The Student Mentoring Network will provide students with individual peer mentors throughout their time in the University community, addressing the transition into University, the myriad issues students are faced with during University, and pathways into graduate study or the workforce. It will do this by connecting incoming students with one-on-one mentors who are specifically identified as having similar experiences, and through semi-structured activities throughout the year. On the other side, the Program gives students the opportunity to act as mentors, and share their experience.

The mentoring network will address many of the challenges of transition to university acutely faced by low SES students, including moving away from home, family and friends; anxieties around starting university as the first in their family/only one from their school; and trouble assimilating and getting involved in university life.The program will recruit mentors from within the student body, provide appropriate training, link those mentors to new students to whom they can provide specific support, and foster and reinforce that link.

Raise the Bar Academy (RTBA)

RTBA aims to increase the number of people from low SES backgrounds who access and participate in higher education through a coordinated outreach program involving Melbourne University Sport, Murrup Barak, the Office of Admission and Athletics Australia’s (AA) Athletics for the Outback program. Through our strategic partnership with AA and Murrup Barak we will bring RTBA participants to the University from communities in which Murrup Barak and AA have a standing relationship. These communities are specifically targeted by both Murrup Barak and AA because they meet each institution’s requirement of being remote, Indigenous, and economically disadvantaged populations.

By using the sport of Athletics as the engagement tool the residential program will provide participants with a view to an alternative way to understand and consider accessing higher education.
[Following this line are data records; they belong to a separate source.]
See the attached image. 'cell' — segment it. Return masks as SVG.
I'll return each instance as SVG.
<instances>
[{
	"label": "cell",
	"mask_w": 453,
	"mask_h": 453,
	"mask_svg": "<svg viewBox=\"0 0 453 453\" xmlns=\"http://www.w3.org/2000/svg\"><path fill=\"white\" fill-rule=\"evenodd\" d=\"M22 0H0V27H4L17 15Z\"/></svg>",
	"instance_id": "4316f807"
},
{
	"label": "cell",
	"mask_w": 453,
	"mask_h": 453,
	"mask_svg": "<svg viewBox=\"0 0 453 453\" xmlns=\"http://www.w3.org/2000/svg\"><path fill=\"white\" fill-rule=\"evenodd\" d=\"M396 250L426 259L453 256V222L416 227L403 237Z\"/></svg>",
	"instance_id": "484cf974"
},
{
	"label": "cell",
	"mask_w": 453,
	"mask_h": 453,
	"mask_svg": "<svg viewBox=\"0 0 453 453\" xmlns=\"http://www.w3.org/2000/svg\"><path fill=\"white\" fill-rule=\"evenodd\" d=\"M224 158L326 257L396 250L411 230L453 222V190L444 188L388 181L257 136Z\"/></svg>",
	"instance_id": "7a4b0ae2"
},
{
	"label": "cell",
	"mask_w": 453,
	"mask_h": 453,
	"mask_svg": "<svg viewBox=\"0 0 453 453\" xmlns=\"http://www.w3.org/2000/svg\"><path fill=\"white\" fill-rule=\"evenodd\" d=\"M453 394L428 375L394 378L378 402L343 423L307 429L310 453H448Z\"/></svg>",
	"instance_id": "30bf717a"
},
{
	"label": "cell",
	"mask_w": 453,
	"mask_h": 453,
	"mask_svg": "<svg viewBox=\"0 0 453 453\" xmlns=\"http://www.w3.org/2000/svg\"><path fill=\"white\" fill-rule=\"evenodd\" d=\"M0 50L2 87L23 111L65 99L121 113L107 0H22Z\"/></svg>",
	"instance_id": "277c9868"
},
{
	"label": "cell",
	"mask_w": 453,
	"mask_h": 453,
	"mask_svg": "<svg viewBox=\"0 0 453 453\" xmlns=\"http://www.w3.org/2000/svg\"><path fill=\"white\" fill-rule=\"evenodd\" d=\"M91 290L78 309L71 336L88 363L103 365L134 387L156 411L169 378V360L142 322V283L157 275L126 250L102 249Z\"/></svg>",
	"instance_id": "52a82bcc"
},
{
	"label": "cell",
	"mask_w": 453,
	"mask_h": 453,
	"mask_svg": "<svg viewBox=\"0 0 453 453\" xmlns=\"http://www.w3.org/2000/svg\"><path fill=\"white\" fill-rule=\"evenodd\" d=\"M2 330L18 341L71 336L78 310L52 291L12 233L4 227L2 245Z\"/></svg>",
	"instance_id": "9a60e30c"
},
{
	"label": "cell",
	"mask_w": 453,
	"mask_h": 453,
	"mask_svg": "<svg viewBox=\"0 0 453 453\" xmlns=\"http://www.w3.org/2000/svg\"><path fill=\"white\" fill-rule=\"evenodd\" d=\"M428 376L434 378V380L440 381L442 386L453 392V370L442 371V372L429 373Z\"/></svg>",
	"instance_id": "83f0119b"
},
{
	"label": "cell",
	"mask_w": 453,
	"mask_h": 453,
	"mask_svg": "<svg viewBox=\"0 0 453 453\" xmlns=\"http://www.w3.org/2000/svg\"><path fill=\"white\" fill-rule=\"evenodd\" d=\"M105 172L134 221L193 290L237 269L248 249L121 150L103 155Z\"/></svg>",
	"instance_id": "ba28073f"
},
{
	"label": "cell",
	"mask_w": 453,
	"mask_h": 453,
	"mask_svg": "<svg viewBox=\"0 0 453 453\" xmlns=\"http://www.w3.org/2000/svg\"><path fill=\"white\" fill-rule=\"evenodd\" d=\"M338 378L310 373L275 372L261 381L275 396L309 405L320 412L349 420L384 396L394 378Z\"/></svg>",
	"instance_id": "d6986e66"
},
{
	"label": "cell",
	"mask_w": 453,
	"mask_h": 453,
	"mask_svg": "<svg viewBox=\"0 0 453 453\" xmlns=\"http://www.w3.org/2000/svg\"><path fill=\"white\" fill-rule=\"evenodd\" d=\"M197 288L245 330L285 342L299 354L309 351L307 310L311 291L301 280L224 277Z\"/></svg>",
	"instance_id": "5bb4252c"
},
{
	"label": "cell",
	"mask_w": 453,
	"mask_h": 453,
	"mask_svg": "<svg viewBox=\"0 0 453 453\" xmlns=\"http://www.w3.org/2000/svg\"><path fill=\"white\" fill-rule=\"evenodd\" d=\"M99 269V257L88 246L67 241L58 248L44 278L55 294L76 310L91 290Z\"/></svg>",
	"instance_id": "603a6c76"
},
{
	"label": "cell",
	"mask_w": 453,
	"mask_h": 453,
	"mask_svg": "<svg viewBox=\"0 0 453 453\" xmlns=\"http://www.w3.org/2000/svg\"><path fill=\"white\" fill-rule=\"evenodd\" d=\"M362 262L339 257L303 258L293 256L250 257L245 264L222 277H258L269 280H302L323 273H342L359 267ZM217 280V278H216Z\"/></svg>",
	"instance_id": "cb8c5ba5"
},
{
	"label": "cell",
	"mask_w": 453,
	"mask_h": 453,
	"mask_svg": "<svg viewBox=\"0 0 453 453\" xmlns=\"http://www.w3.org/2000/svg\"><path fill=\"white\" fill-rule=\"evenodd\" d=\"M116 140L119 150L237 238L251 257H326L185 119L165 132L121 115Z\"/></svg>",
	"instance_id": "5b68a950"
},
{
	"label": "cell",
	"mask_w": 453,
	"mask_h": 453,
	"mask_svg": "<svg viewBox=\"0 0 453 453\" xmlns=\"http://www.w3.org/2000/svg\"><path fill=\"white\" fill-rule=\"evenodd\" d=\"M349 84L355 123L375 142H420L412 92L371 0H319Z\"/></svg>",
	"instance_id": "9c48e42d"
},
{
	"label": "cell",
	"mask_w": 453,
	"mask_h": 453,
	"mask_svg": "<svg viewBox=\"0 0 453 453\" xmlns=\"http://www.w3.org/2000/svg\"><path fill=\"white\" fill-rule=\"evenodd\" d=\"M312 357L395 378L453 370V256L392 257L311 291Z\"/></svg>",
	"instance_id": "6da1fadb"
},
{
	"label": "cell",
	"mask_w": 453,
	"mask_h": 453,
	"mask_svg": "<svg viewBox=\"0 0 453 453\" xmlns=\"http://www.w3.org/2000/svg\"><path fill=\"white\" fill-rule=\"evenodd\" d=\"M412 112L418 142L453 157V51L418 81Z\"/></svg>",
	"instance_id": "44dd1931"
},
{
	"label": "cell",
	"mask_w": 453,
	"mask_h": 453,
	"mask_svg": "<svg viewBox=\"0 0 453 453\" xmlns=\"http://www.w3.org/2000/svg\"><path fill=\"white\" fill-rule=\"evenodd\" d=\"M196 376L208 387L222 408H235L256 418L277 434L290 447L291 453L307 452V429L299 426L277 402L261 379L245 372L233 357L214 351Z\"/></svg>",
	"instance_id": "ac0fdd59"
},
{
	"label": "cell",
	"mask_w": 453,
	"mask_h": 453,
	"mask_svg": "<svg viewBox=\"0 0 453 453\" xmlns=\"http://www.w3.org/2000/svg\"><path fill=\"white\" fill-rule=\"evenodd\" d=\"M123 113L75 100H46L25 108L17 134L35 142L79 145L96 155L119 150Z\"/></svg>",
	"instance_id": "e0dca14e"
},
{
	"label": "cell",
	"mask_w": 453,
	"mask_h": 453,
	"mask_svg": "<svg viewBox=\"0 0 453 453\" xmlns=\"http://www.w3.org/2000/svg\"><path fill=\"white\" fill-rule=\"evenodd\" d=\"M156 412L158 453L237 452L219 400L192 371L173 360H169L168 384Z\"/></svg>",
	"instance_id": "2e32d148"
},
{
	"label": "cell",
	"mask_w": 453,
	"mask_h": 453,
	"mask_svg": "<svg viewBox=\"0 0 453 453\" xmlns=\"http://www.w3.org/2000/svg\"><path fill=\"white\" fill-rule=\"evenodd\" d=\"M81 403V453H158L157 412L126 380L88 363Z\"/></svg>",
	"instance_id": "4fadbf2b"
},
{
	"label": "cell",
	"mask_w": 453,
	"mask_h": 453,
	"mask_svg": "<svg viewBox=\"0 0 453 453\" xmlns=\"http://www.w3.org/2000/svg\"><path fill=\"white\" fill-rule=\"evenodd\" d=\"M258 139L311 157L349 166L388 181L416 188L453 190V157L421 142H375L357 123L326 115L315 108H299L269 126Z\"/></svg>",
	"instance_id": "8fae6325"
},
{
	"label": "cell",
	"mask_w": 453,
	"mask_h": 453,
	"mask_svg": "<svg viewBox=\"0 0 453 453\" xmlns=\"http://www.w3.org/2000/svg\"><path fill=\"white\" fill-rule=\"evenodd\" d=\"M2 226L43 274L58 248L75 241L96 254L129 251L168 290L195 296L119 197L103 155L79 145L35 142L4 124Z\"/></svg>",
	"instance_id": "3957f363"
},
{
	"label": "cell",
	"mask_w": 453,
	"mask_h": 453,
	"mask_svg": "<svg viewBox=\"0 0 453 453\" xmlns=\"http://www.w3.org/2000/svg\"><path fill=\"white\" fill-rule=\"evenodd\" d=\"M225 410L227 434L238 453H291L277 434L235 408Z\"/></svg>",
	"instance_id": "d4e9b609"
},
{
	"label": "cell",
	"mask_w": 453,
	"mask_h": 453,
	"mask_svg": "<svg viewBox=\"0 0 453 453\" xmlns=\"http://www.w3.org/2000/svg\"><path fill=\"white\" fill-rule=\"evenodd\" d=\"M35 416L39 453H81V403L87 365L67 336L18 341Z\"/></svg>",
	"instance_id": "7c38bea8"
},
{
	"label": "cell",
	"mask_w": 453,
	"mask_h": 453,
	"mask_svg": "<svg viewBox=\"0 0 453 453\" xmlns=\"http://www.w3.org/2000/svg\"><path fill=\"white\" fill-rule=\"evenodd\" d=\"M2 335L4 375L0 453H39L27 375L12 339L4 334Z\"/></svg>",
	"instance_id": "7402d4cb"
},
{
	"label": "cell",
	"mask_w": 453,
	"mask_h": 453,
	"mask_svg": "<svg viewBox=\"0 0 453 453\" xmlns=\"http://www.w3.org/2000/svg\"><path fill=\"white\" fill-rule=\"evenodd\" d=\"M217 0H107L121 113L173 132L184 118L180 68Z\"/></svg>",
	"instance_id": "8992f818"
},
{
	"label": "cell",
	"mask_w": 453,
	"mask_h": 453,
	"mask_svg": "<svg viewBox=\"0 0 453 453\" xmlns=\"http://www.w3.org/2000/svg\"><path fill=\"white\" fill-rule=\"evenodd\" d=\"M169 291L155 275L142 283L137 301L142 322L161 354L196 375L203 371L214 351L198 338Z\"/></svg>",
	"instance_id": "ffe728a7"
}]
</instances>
We will also connect participants with staff and students from Murrup Barak programs and the Office of Admissions. This will demonstrate to these students a peer group and home within our university community.

School of Ants Australia - Synchronous and Sustainable Citizen Science

This initiative aims to increase the aspirations of school students from rural and low SES backgrounds across Australia to study biology, by engaging them in a simple and potentially long-term ecological science project. Specifically, this initiative brings an internationally successful web-based, citizen science project – the School of Ants (http://schoolofants.net.au/)

We will develop resources that will provide both primary and high school students with a diversity of activities and lesson plans to sustain participation in the School of Ants project for at least 12 months, and potentially beyond. In particular, students will contribute to a year of nationwide synchronous data collection while learning about a group of animals that play a key role in their local environment. Evaluation and refinement of these resources will be undertaken through participation in school incursions at specific schools in rural and remote Victoria, the Northern Territory, NSW and Queensland. Students and teachers from these schools will then remain engaged as citizen scientists via an interactive website and communication with the School of Ants coordinator.

Distribution of the School of Ants Resource Kit to teachers Australia wide, either individually as appropriate, or through various Teachers’ programs will allow for wider engagement, and involvement.